The team, led by Liang-shi Li at Indiana University (IU) with researchers from Nanchang University and the University of Science and Technology of China, used a nanographene-rhenium complex connected via an organic compound known as bipyridine to trigger a highly efficient reaction that converts carbon dioxide to carbon monoxide.
"If you can create an efficient enough molecule for this reaction, it will produce energy that is free and storable in the form of fuels," said Li, associate professor in the IU Bloomington College of Arts and Sciences' Department of Chemistry. "This study is a major leap in that direction. The ability to efficiently and exclusively create carbon monoxide is significant due to the molecule's versatility. This is also a way to store energy as a carbon-neutral fuel since you're not putting any more carbon back into the atmosphere than you already removed. You're simply re-releasing the solar power you used to make it."

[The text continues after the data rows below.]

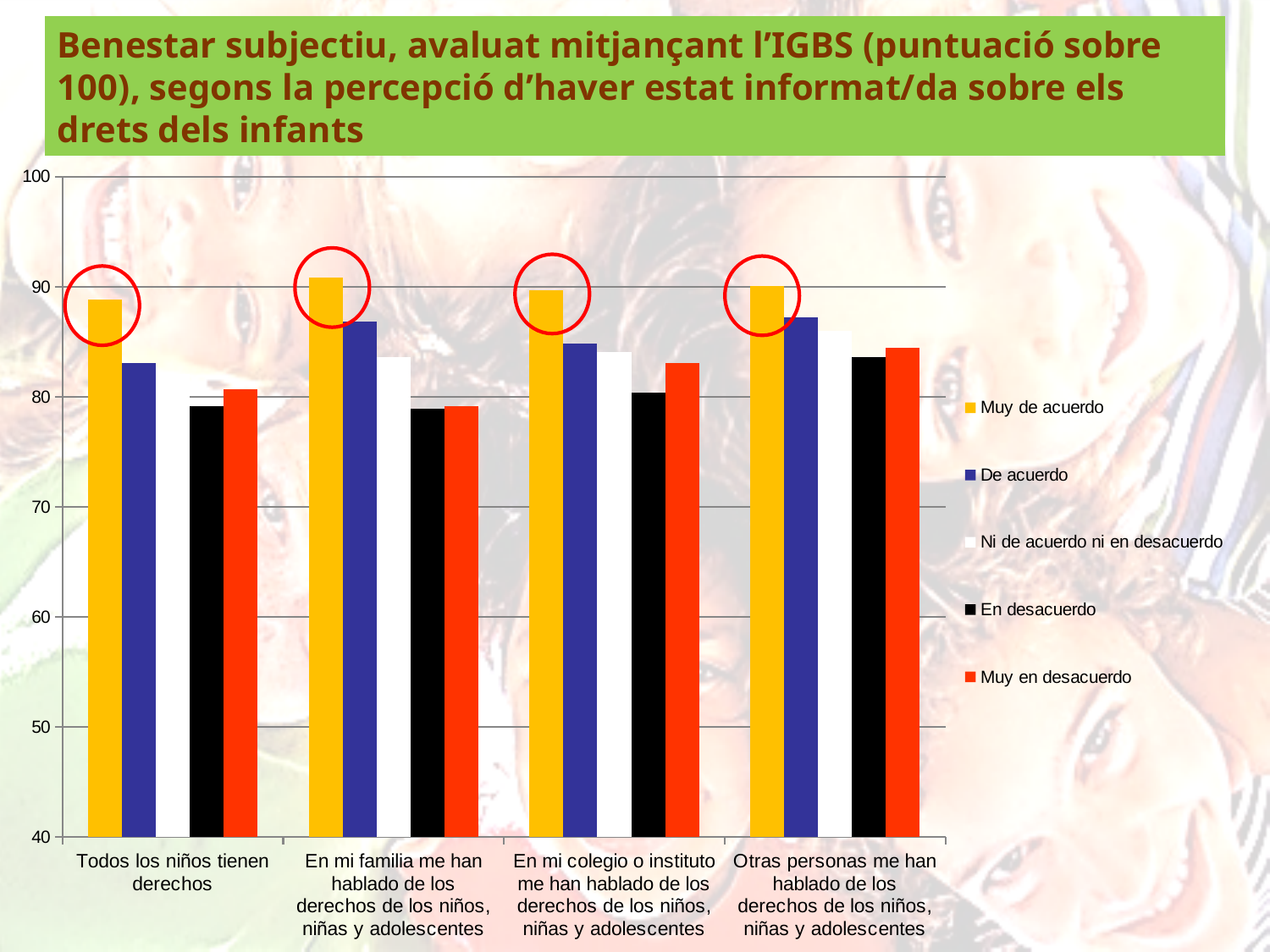
What kind of chart is shown on the slide? bar chart Which series has the highest value in the category 'Todos los niños tienen derechos'? Muy de acuerdo Which series has the lowest value in the category 'En mi colegio o instituto me han hablado de los derechos de los niños, niñas y adolescentes'? En desacuerdo Is the value for 'Muy de acuerdo' in the category 'En mi familia me han hablado de los derechos de los niños, niñas y adolescentes' greater or less than 90? greater Is the value for 'En desacuerdo' in the category 'Otras personas me han hablado de los derechos de los niños, niñas y adolescentes' greater or less than 80? greater Is the value for 'Muy de acuerdo' in the category 'Todos los niños tienen derechos' greater or less than 80? greater Which is larger: the 'Muy de acuerdo' value for 'Todos los niños tienen derechos' or for 'En mi familia me han hablado de los derechos de los niños, niñas y adolescentes'? En mi familia me han hablado de los derechos de los niños, niñas y adolescentes Which series is drawn in yellow? Muy de acuerdo In the category 'Todos los niños tienen derechos', which is larger: 'Muy de acuerdo' or 'De acuerdo'? Muy de acuerdo How many categories are shown along the x axis? 4 How many series does the legend list? 5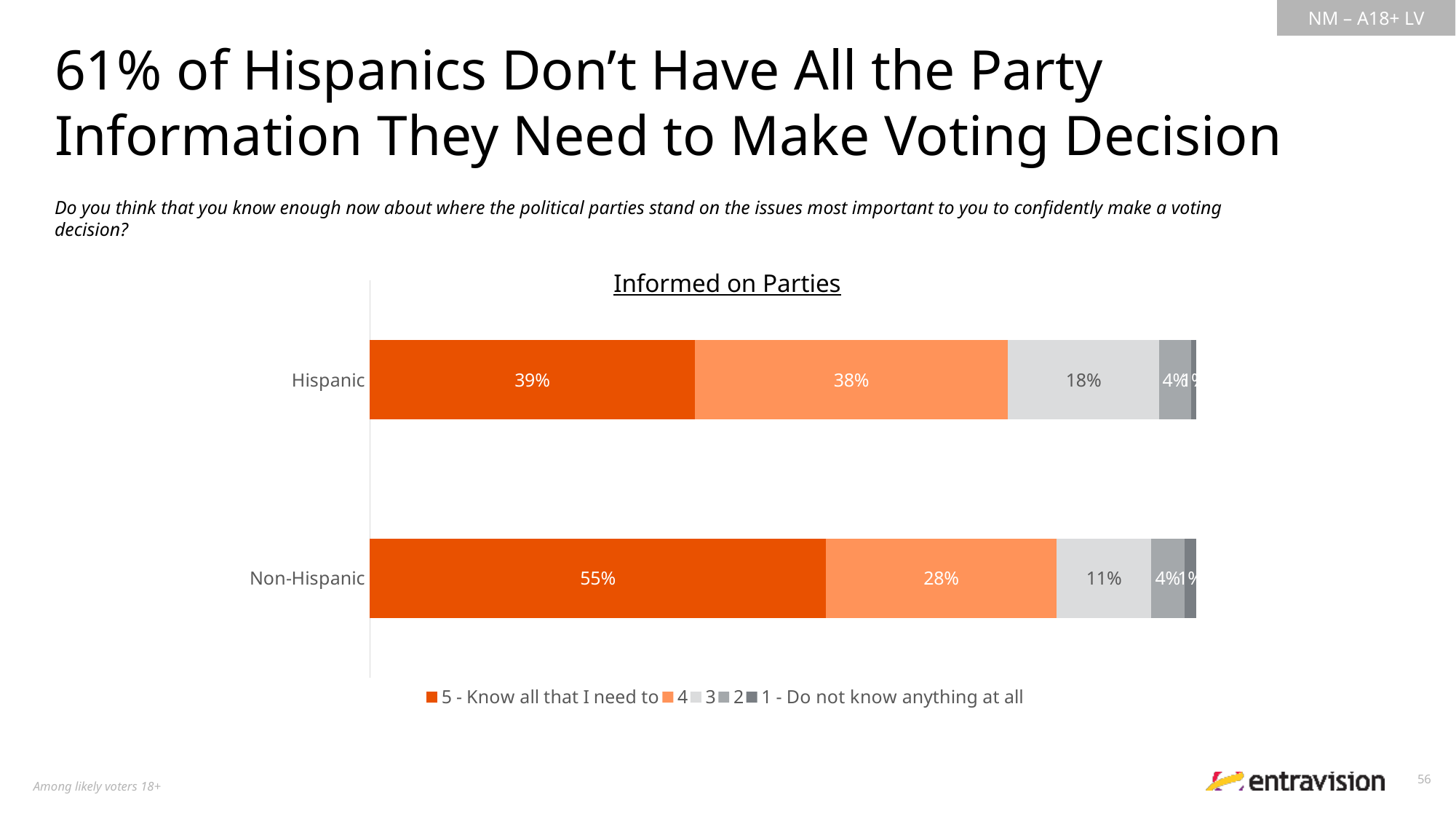
What kind of chart is shown on the slide? Stacked bar chart What is the difference between the Hispanic and Non-Hispanic shares for rating 4? 10 percentage points What percentage of Non-Hispanics gave a rating of 3? 11% What percentage of Hispanics gave a rating of 4? 38% What percentage of Non-Hispanics answered '5 - Know all that I need to'? 55% What is the difference between the Non-Hispanic and Hispanic shares for '5 - Know all that I need to'? 16 percentage points Which group has the larger share for rating 3, Hispanic or Non-Hispanic? Hispanic Which group has the higher share for '5 - Know all that I need to'? Non-Hispanic What percentage of Hispanics answered '5 - Know all that I need to'? 39% How many categories (bars) are shown in the chart? 2 What is the title of the chart? Informed on Parties How many series does the legend list? 5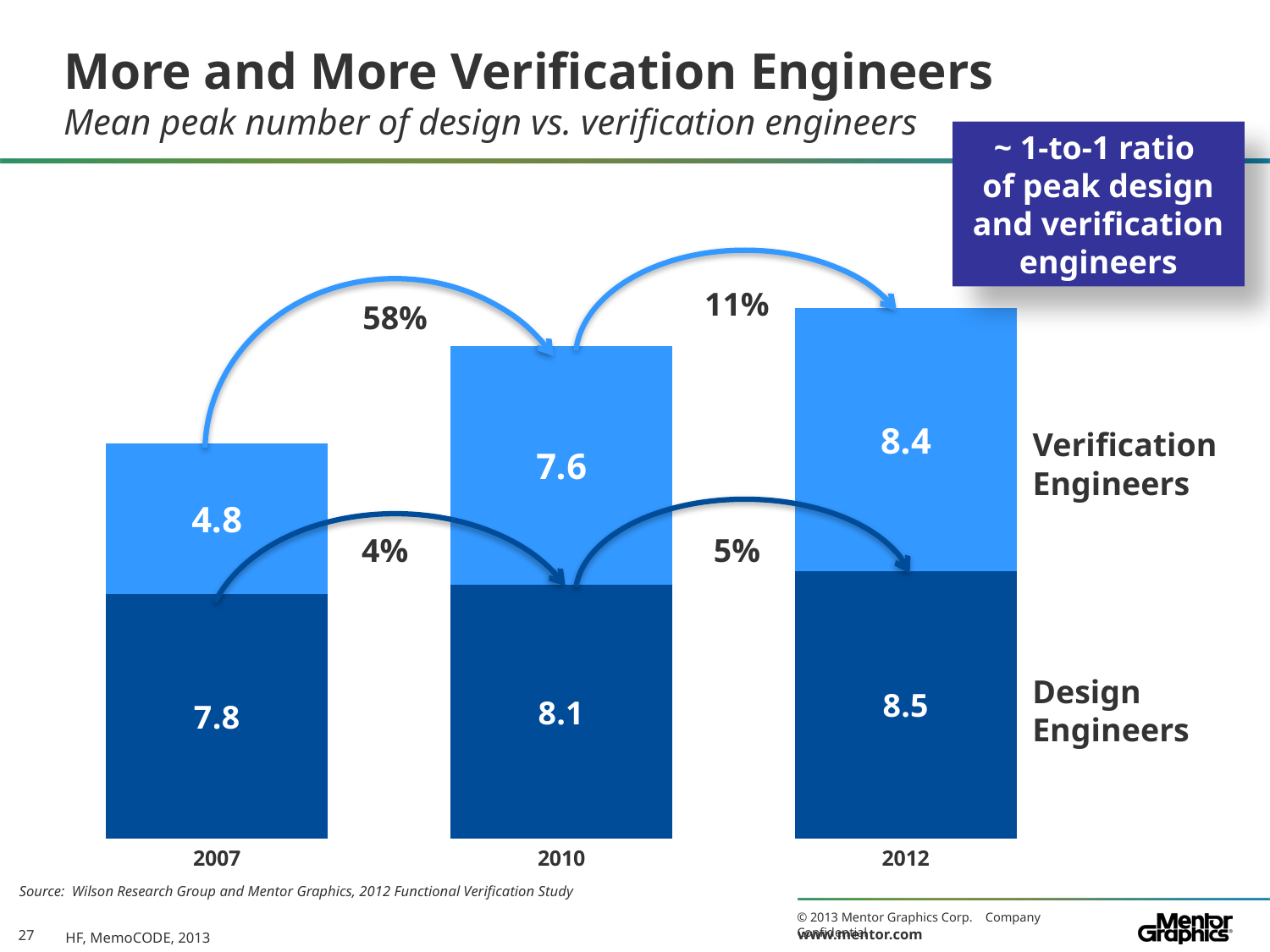
How many years are shown on the x axis? 3 What is the mean peak number of Design Engineers in 2012? 8.5 What kind of chart is shown on the slide? Stacked bar chart Which year has the lowest value for Design Engineers? 2007 Do the Verification Engineers values rise or fall from 2007 to 2012? Rise What is the total of the stacked bar for 2010? 15.7 What is the mean peak number of Verification Engineers in 2007? 4.8 What is the difference between the Design Engineers value and the Verification Engineers value in 2007? 3.0 Which year has the highest value for Verification Engineers? 2012 Which is larger in 2012: the Design Engineers value or the Verification Engineers value? Design Engineers What is the value for Verification Engineers in 2010? 7.6 How many series does the chart show? 2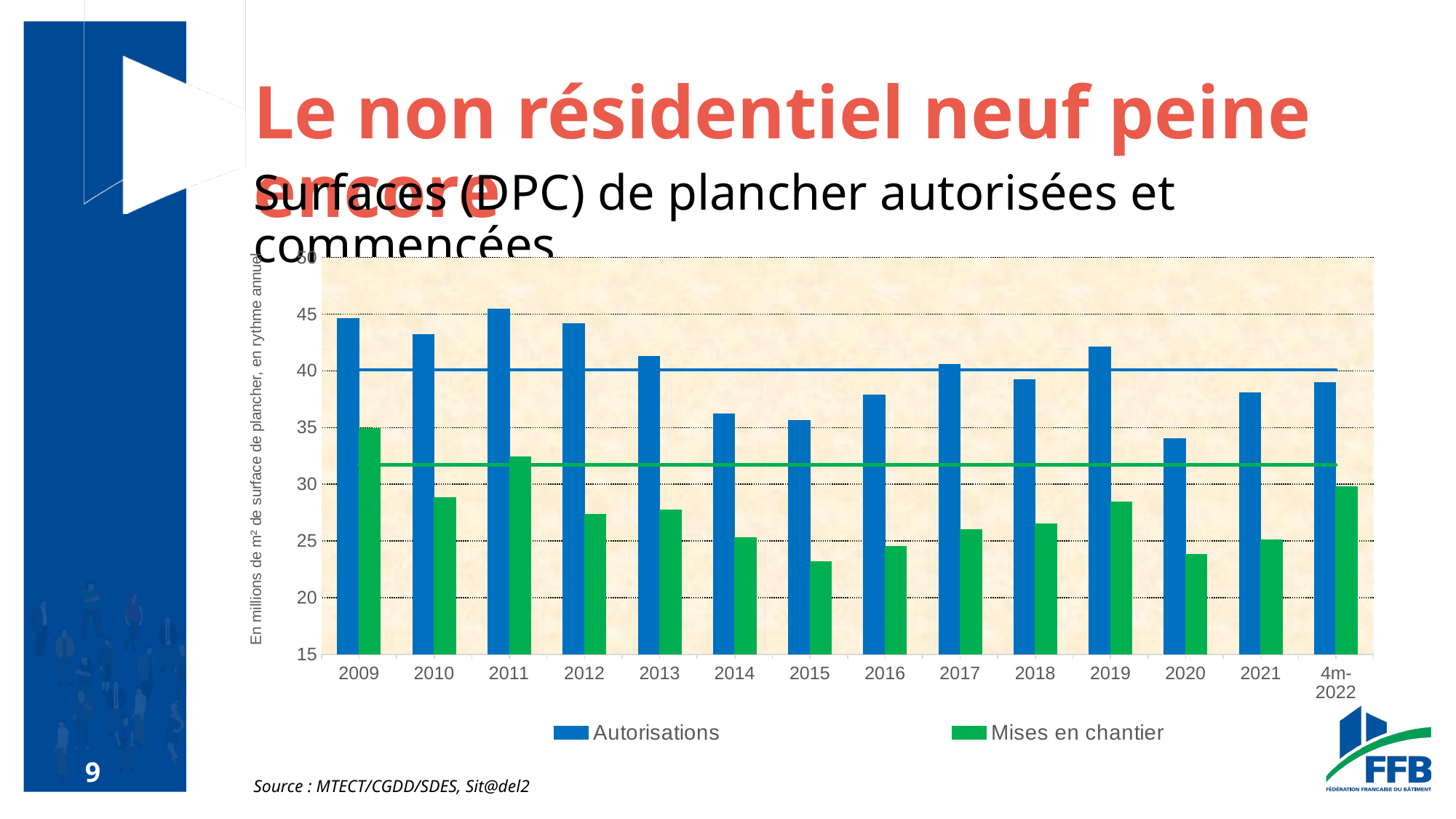
Is the value for Mises en chantier in 2015 greater or less than 25? less Which is larger, Autorisations in 2009 or Autorisations in 2010? 2009 Which colour represents Mises en chantier in the legend? green Which year has the lowest value for Autorisations? 2020 Which year has the highest value for Mises en chantier? 2009 Is the value for Autorisations in 2020 greater or less than 35? less Is the value for Autorisations in 2019 greater or less than 40? greater What kind of chart is shown on the slide? combination bar and line chart How many series does the legend list? 2 How many categories are shown on the x axis? 14 Do the values for Mises en chantier rise or fall from 2009 to 2015? fall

The bipyridine-metal complexes have long been studied to reduce carbon dioxide to carbon monoxide with sunlight but these molecules can use only a tiny sliver of the light in sunlight, primarily in the ultraviolet range, which is invisible to the naked eye. In contrast, the molecule developed at IU takes advantage of the light-absorption nanographene to create a reaction that uses sunlight in the wavelength up to 600 nm, a larger portion of the visible light spectrum.